Entwistle urged to consider giving up half of severance pay
- Published
Former BBC boss George Entwistle should consider giving up half of the £450,000 severance payment he is getting, deputy Labour leader Harriet Harman has said.
The payment was described as "over-the-top" and "outrageous" by MPs as Parliament debated the fallout from the ex-director general's resignation.
Culture Secretary Maria Miller said it was a matter for the BBC Trust but "reward for failure" was inappropriate.
BBC chairman Lord Patten has insisted the payment was "justified".
Mr Entwistle resigned on Saturday, after a Newsnight report led to former Tory treasurer Lord McAlpine being wrongly accused of child abuse.
He had been in the job for just 54 days.

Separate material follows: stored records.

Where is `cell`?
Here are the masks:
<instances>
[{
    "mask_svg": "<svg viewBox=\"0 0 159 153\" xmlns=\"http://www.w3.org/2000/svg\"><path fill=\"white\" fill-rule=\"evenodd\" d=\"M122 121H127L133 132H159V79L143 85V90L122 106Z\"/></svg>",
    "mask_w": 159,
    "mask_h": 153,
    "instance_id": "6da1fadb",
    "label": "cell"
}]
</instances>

Under the terms of his contract, Mr Entwistle had been entitled to six months' pay on quitting Lord Patten said the pay-off had been agreed "to conclude matters quickly".
In response to an urgent question from Labour, Mrs Miller said pay and other financial arrangements were a matter for the BBC Trust but said the sum was "hard to justify".
'Over the top'
She said it was for Mr Entwistle to decide whether it was appropriate for him to take the full amount, adding that the National Audit Office could examine whether the compensation package was value for money.
MPs from all parties criticised the pay-off, Conservative John Redwood saying it was "outrageous and over-the-top" and fellow Tory Rob Wilson suggesting that Mr Entwistle had been paid "to go quietly".
Labour's Paul Farrelly said the payments made it "difficult for friends of the BBC to stand up for it".
However, other MPs praised the breadth and quality of BBC journalism and urged the new acting director general to be given space to bring stability to the organisation in the wake of its recent difficulties.
Downing Street sources said David Cameron believed it was a matter for Mr Entwistle's "conscience" whether to accept.
But in a letter to Conservative MP John Whittingdale, chairman of the Commons Culture, Media and Sport Committee, Lord Patten argued the amount was "justified and necessary".
Lord Patten said Mr Entwistle would have been entitled to a year's pay if he had been sacked, adding that the a "consensual resignation on these terms was clearly the better route".
Asked whether the pay-off further undermined trust in the BBC, acting director general Tim Davie said it was not his decision and was a "matter for the BBC Trust".
The BBC Trust said the size of the pay-off, the equivalent of a year's salary, reflected the fact that Mr Entwistle would continue to help on BBC business, most specifically two ongoing inquiries related to the Jimmy Savile abuse allegations.
He quit on Saturday after criticism of his leadership of the BBC in the wake of a Newsnight film in which a victim of alleged abuse at a children's home in Wales in the 1970s accused an unnamed former senior Conservative politician of involvement.
Speculation on the internet and Twitter linking Lord McAlpine to the case led him to issue a public statement saying such claims were "wholly false and seriously defamatory" and it emerged on Friday that he had been wrongly identified and implicated.
Patten's letter to Whittingdale
Credit: DocumentCloud
Mr Whittingdale said a lot of people would be "surprised" at the size of Mr Entwistle's pay-off.
"I wouldn't have thought that just because you have to help any inquiry into the Savile allegations you necessarily need to be paid such a large amount of money," he said.
The BBC's political editor Nick Robinson said that, on Monday, both PM David Cameron, who met members of the public in Bristol, and Labour leader Ed Miliband, who did a number of regional TV interviews, had chosen to say "not a single word" about the BBC.
The reason was that both government and opposition were determined to preserve the independence of the BBC, he added.
He said that while, in theory, ministers could dismiss Lord Patten and his fellow trustees, that was not going to happen.
Media commentator Steve Hewlett said the former BBC boss was entitled to compensation for losing his job, since he had "not done anything wrong in the moral or ethical sense".
"The point is he was the wrong guy for the wrong job at this time and one has every sympathy for him.
"So I think this is the Trust in effect saying that they bear some responsibility for appointing him, because what does this mean for his career, where's he going to work now?"
And Steven Barnett, professor of communications at the University of Westminster, said the BBC should be left to get on with the task of reviewing what had happened and that it was "not helpful" for Downing Street to question the size of Mr Entwistle's payment.